The main issue is the price, but if it’s close to your budget, you can even save on other components if you can get an IPS screen.


The processor and RAM

The performance of your laptop when working with graphics is affected by pretty much every major component, but the main ones are the processor and the RAM.

When it comes to the processor, I highly recommend you go with a quad core Intel Core i7 – nothing else matches them in performance, and thankfully, even the lower end models (like the i7-3720QM, i7-4700MQ or the i7-5700hq) are good enough even for heavy editing.

While the low power i7 processors (models ending with a “U”, like the i7-5500U) can do the job, I do not recommend them for any serious work – they are mostly used in Ultrabooks and lower end laptops, and they are often paired with a small heatsink, which also leads to heat issues.

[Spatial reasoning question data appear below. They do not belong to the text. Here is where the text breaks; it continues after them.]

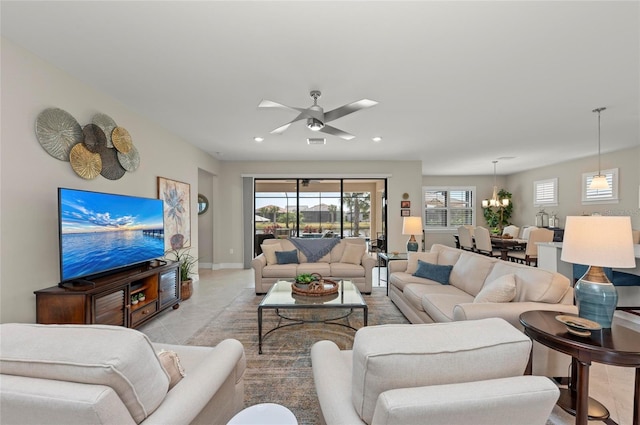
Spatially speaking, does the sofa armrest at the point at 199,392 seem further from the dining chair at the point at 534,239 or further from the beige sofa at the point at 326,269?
the dining chair at the point at 534,239

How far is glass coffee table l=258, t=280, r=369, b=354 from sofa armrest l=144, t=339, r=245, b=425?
47.6 inches

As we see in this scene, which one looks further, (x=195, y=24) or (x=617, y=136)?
(x=617, y=136)

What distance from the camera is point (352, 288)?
3.47 metres

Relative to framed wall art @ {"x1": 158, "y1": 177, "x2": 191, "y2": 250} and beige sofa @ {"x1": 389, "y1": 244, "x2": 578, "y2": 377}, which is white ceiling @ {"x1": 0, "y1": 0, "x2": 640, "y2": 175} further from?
A: beige sofa @ {"x1": 389, "y1": 244, "x2": 578, "y2": 377}

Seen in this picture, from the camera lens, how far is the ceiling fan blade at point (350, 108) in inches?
97.8

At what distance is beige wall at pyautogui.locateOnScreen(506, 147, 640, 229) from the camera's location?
18.0 ft

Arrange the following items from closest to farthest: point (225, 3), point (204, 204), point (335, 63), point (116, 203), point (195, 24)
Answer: point (225, 3), point (195, 24), point (335, 63), point (116, 203), point (204, 204)

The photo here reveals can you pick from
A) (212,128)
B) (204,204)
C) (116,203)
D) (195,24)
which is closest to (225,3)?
(195,24)

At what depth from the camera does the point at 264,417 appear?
109 cm

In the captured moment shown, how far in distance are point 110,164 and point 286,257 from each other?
2686mm

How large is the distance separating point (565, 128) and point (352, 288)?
4.02 meters

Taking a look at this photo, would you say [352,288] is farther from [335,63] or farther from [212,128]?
[212,128]

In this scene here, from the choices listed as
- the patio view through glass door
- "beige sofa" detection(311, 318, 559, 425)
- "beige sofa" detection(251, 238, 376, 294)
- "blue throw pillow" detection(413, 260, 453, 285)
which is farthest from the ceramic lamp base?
the patio view through glass door

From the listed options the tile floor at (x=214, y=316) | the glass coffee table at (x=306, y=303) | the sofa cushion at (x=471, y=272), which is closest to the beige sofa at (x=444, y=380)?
the tile floor at (x=214, y=316)
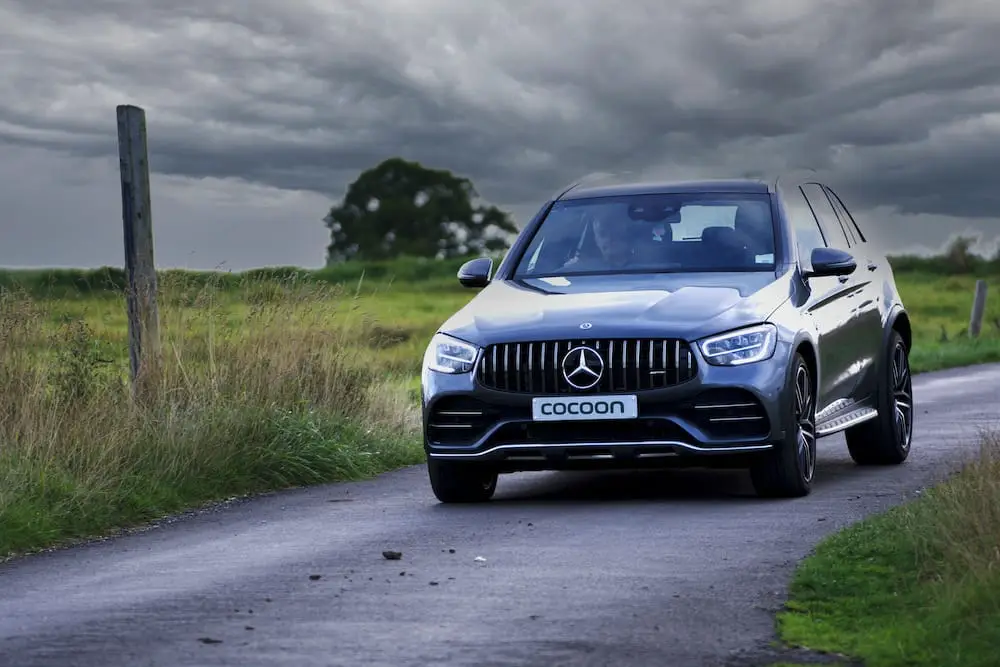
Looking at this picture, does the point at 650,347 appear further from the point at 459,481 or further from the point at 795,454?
the point at 459,481

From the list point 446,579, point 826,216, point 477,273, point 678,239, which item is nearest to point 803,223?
point 826,216

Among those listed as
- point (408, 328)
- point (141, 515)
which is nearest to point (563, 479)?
point (141, 515)

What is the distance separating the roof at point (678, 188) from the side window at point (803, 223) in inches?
8.2

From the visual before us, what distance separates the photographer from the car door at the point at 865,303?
12.6m

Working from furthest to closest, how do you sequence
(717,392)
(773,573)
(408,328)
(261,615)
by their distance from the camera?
(408,328)
(717,392)
(773,573)
(261,615)

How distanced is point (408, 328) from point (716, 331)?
124 feet

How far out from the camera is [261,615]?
7.25 m

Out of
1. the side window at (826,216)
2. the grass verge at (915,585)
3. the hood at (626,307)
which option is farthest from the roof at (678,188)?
the grass verge at (915,585)

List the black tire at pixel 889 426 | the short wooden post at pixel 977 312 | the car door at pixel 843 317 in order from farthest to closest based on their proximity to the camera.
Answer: the short wooden post at pixel 977 312
the black tire at pixel 889 426
the car door at pixel 843 317

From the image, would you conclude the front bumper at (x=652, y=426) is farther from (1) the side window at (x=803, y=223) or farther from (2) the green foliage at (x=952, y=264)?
(2) the green foliage at (x=952, y=264)

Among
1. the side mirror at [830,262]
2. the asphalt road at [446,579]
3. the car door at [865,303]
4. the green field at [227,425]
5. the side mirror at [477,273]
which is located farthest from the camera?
the car door at [865,303]

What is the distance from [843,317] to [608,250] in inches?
61.3

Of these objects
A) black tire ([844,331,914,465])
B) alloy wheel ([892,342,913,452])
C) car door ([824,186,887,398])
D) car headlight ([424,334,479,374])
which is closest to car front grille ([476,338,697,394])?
car headlight ([424,334,479,374])

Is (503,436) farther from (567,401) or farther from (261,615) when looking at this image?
(261,615)
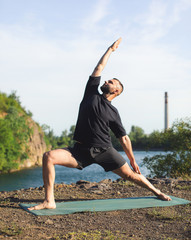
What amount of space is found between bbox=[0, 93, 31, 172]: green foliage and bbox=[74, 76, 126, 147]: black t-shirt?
34.1 m

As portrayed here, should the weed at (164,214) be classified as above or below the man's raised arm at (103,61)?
below

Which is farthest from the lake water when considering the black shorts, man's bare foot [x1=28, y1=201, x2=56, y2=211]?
the black shorts

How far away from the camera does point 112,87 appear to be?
458 centimetres

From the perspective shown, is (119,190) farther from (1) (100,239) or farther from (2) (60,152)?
(1) (100,239)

You should get as much RAM as possible – 8GB is the minimum I recommend for photography work, with 16GB being a very welcome upgrade. Thankfully, it’s really easy to upgrade the RAM on most laptops, and you can get 2x8GB sticks for quite cheap nowadays. The RAM speed is not all that important, even 1333 MHz RAM can do the job just fine – it would be much better to get an SSD instead of paying for higher frequency RAM.

The hard drive and GPU

Speaking of which, a hard drive may be good enough for most tasks, but an SSD will make things much faster. The best way to go would be to get an SSD and a HDD – it’s easy to do if you have a laptop with two hard drive bays, but if you don’t, you can swap out the optical drive for a HDD caddy – worst case scenario, you can buy an external enclosure for the optical drive. An external HDD is fine, but only when using USB 3.0, and even an internal drive connected directly to the SATA port is preferable.

And last, but not the least – the video card. Despite what a lot of people believe, GPU acceleration is quite rarely used, and even the integrated graphics on the i7 processors can do the job. Nevertheless, even a low end dedicated GPU will be beneficial, since it will reduce the load on the processor (allowing it to run at higher TurboBoost speeds) and the RAM (no need to share the main RAM with the GPU).

Don’t forget to calibrate

Once you set up your laptop, you’ll most definitely want to calibrate the display!

Even the best screens can often be non-calibrated, which is why it’s often pointless to judge the quality of the display by just looking at it.

Calibration does wonders for most displays, especially if you can get a hold of a good calibrator. If not, you should still calibrate it by hand (or should I say, by eye) to get more accurate colors on your display.


Using laptops for photo editing is no longer a taboo even for seasoned professionals – in fact, a lot of traveling photographers have already switched to a fully mobile setup. With a laptop and a tablet, for example, you can even have a nice multi monitor setup wherever you go, which can make things a lot easier and make you more productive.

Just make sure you get the best hardware you can for your budget and you’ll be good to go as soon as you unpack the laptop and install your editing software!